Event Description:
The state is back, and it means business. Since the turn of the 21st century, state-owned enterprises, sovereign funds, and policy banks have vastly expanded their control over assets and markets. Concurrently, governments have experimented with increasingly assertive modalities of statism, from techno-industrial policies and spatial development strategies to economic nationalism and trade and investment restrictions. Based on our book The Spectre of State Capitalism, (Oxford University Press, 2022 ) we argue that the proliferation of muscular modalities of statist interventionism and the increasing concentration of capital in the hands of states indicate foundational shifts in global capitalism. This includes a growing fusion of private and state capital, and the development of flexible and liquid forms of property that collapse the distinction between state and private ownership, control, and management. This has fundamental implications for the nature and operations of global capitalism and world politics.
Location: Bush House SE1.05, King's College London
About the speakers:
Dr Ilias Alami is an Assistant Professor in the Political Economy of Development in the Centre of Development Studies and the Department of Politics and International Studies at the University of Cambridge. Prior to joining Cambridge, he held research and teaching positions at Uppsala University, Maastricht University, and Manchester University. He also held visiting positions at the Getulio Vargas Foundation in Sao Paulo, the University of Johannesburg, and Sciences Po Paris. He holds a PhD in Politics from the University of Manchester. He is the author of Money Power and Financial Capital in Emerging Markets: Facing the Liquidity Tsunami (Routledge, 2019) and (with Adam Dixon) The Spectre of State Capitalism (Oxford University Press, 2024).

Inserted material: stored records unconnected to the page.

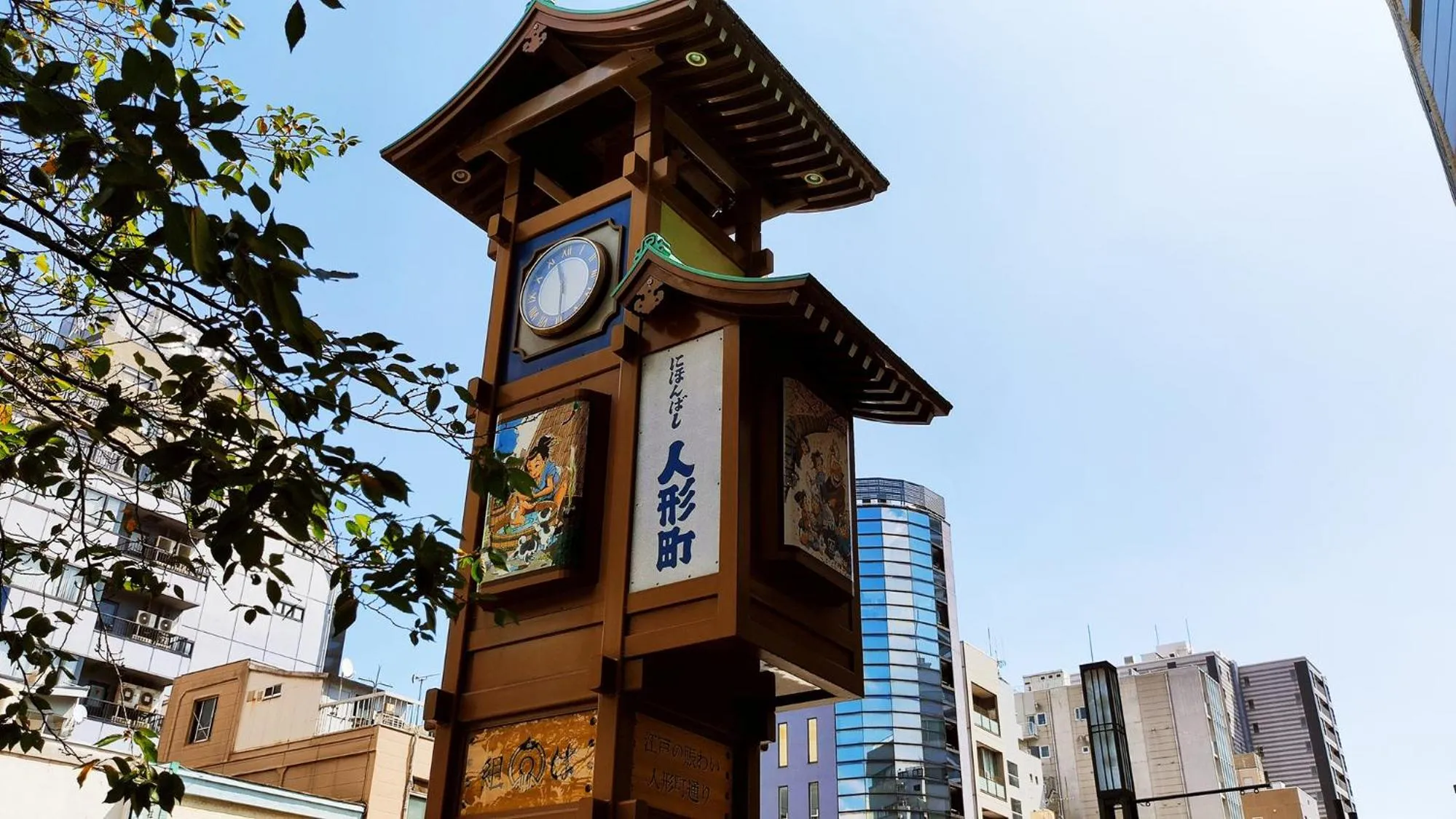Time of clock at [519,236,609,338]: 11:29
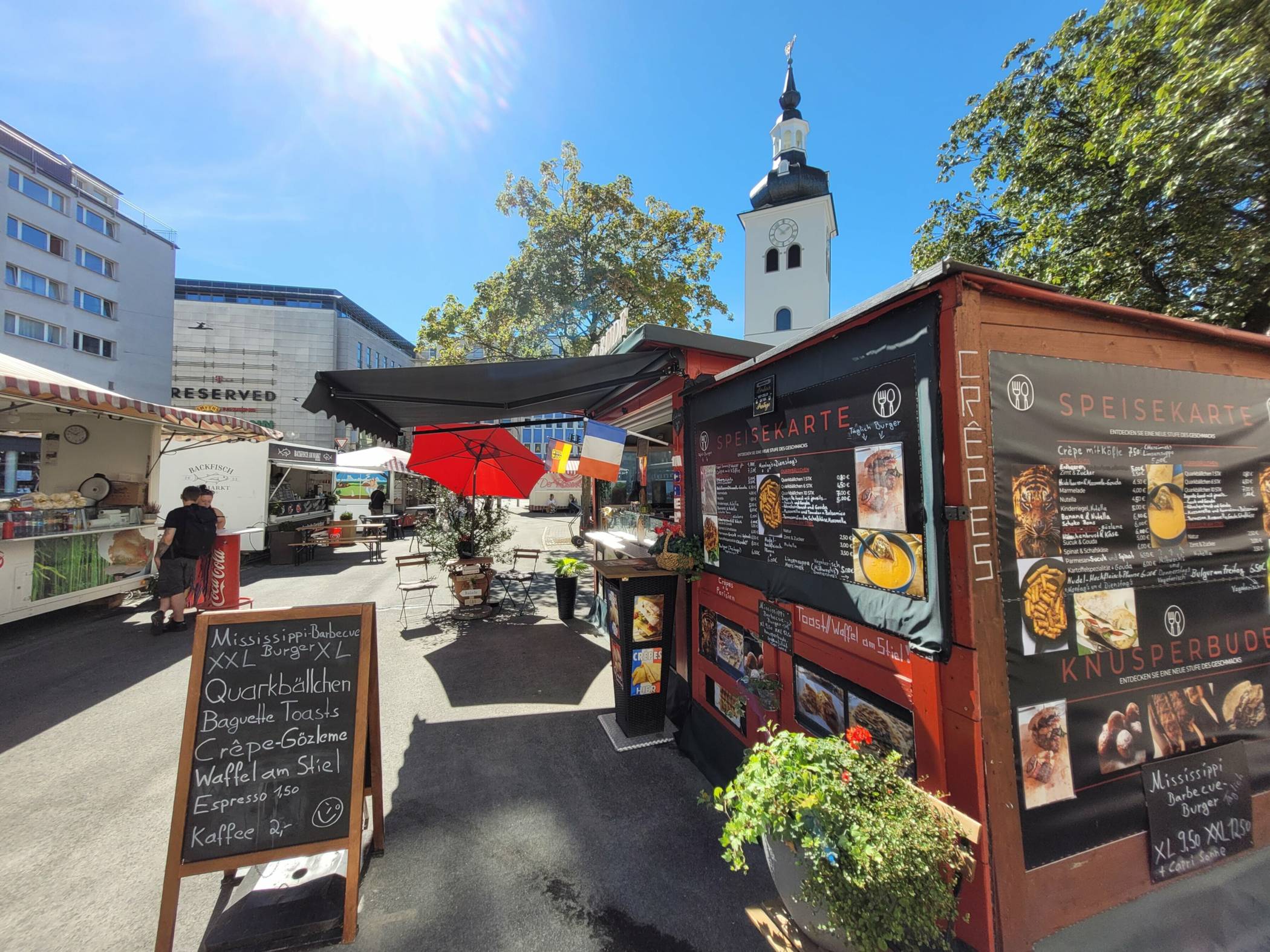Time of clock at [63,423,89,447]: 1:50
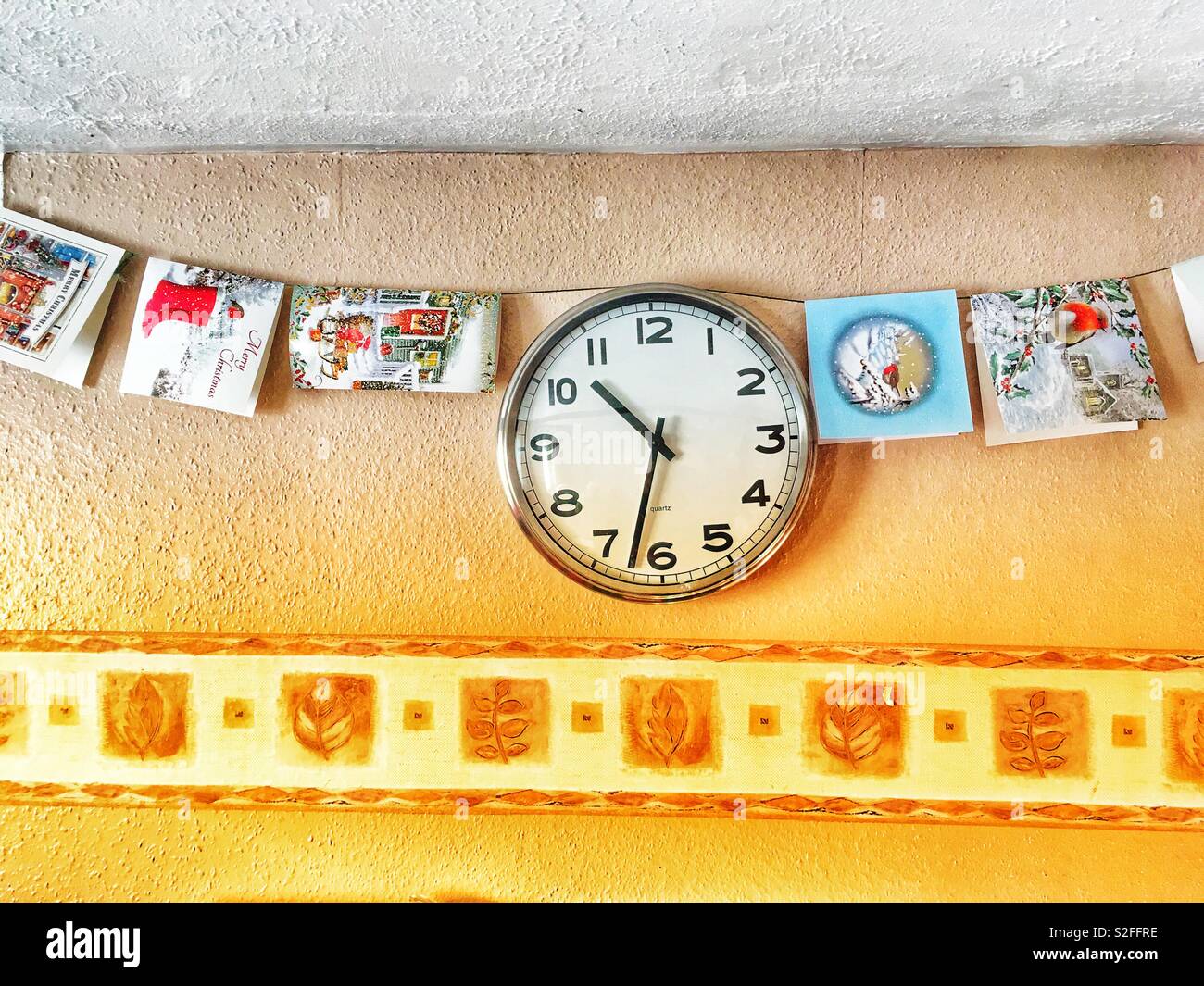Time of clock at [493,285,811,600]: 10:32
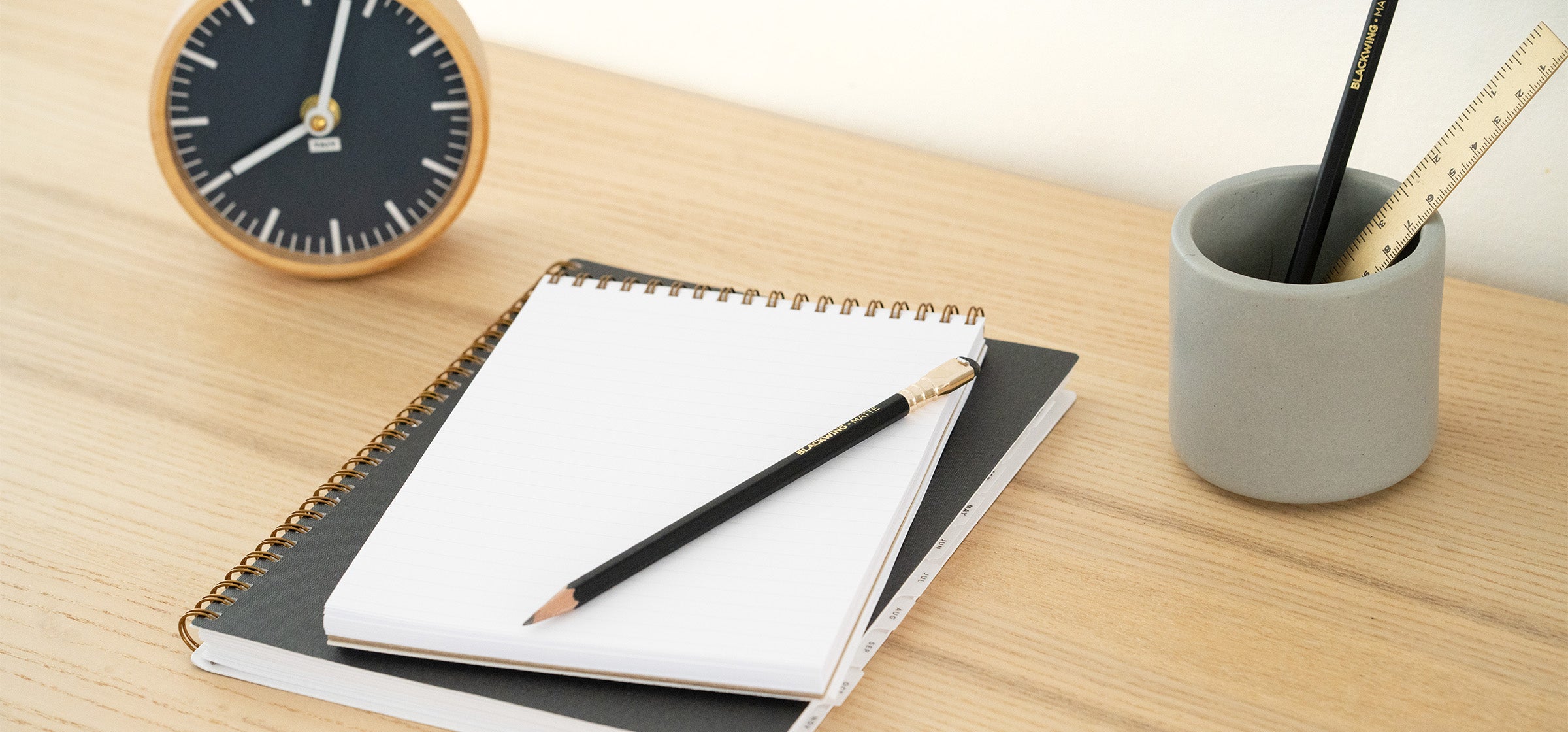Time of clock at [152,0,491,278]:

Professor Adam Dixon hold the Adam Smith Chair in Sustainable Capitalism at Herriot Watt University, Edinburgh where he is Director of the Panmure House Project – based in Adam Smith’s final residence – Panmure House. Professor Dixon has previously held positions at University of Bristol and Maastricht where he led a large European Research Council project on Sovereign Wealth Funds. His works include The Spectre of State Capitalism (Oxford University Press: 2024); The Political Economy of Geo-economics: Europe in a Changing World (Palgrave, 2022); The New Frontier Investors (Palgrave 2016), and The New Geography of Capitalism (Oxford University Press, 2024).